ISSN (Print) - 0012-9976 | ISSN (Online) - 2349-8846

A+| A| A-

State of Inequality in India

Recommendations of the new state of inequality report do pose the challenge of implementation.

A recent report titled The State of Inequality in India by the Institute for Competitiveness, brought out in response to the request of the Economic Advisory Council to the Prime Minister (EAC-PM), has made a few surprising recommendations. They include raising minimum income and providing universal basic income to reduce the growing income gap and the introduction of an urban version of the demand-based Mahatma Gandhi National Rural Employment Guarantee Act to rehabilitate surplus labour.

The report also recommends increasing the share of expenditure allocated to the social sector and services to protect the most vulnerable sections from sudden shocks. Facilitating upward mobility of the poor by equitable access to education and creation of more jobs, conducting regular stocktaking of the extent of vulnerability of house­holds, and ensuring their overall well-being are some of the other suggestions. Most of these recommendations have been mooted earlier by academics and other experts and widely debated outside the government. But maybe this is the first time that the EAC-PM, which is expected to advise the Prime Minister on economy-related issues, is associating itself with such different and sweeping views.

The most interesting aspect of the report is its findings on the trends in income inequality. The study, which uses the Periodic Labour Force Surveys (PLFS) across the world to assess the earnings of the top and bottom percentiles and the average earnings of the workers, notes a huge divergence in earnings. This was because not only were the annual cumulative earnings of the top 1% almost three times larger than those at the bottom 10%, but their disparities have also increased.

*Data block*.
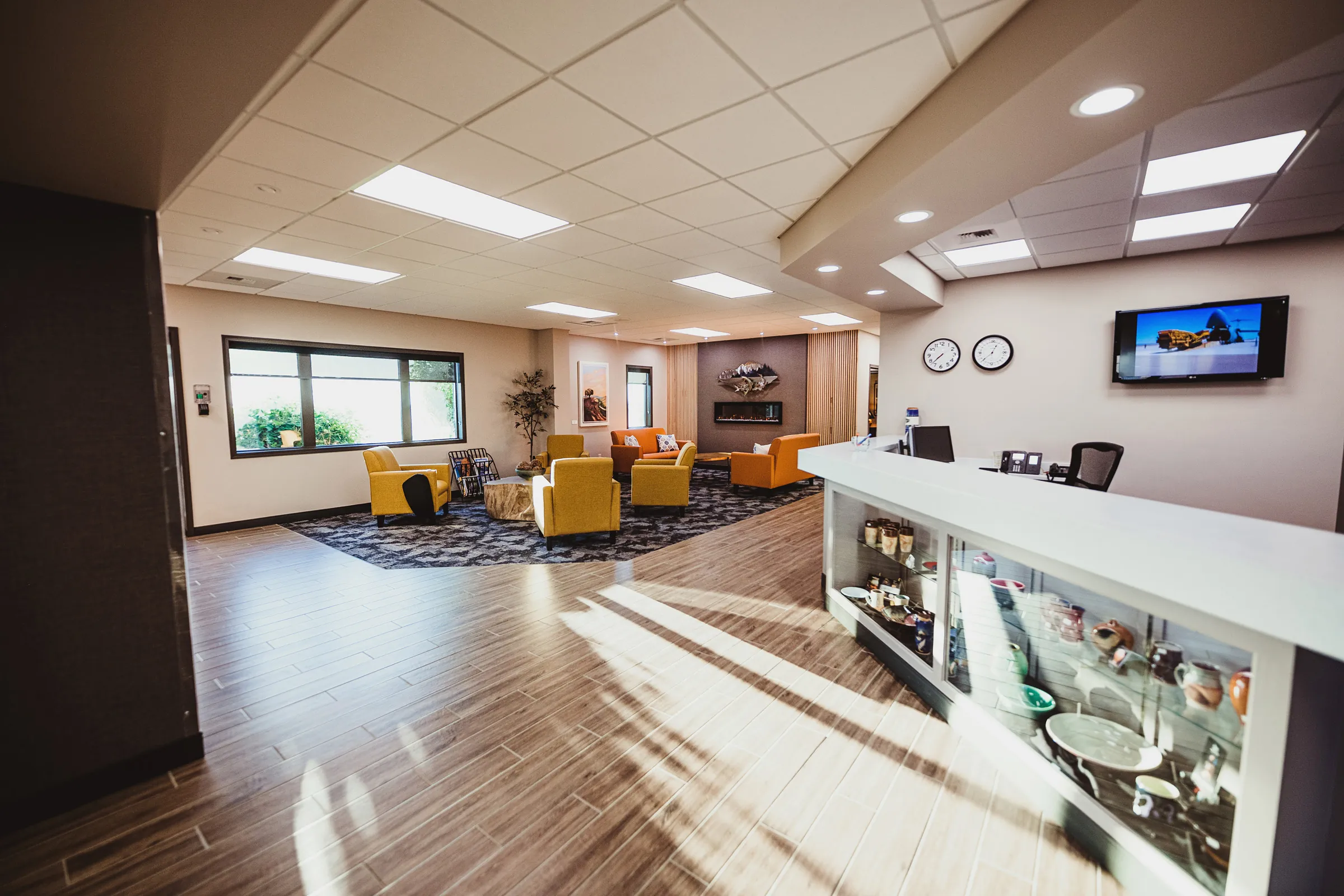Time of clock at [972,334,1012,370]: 12:37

*Job*.
Answer these questions from the article on inequality in India:
1. At whose request was the report brought out?
2. Which act does the report recommend an urban version of?
3. How did the annual cumulative earnings of the top 1% compare with those of the bottom 10%?

*Exercise output*.
1. The Economic Advisory Council to the Prime Minister (EAC-PM).
2. The demand-based Mahatma Gandhi National Rural Employment Guarantee Act.
3. They were almost three times larger.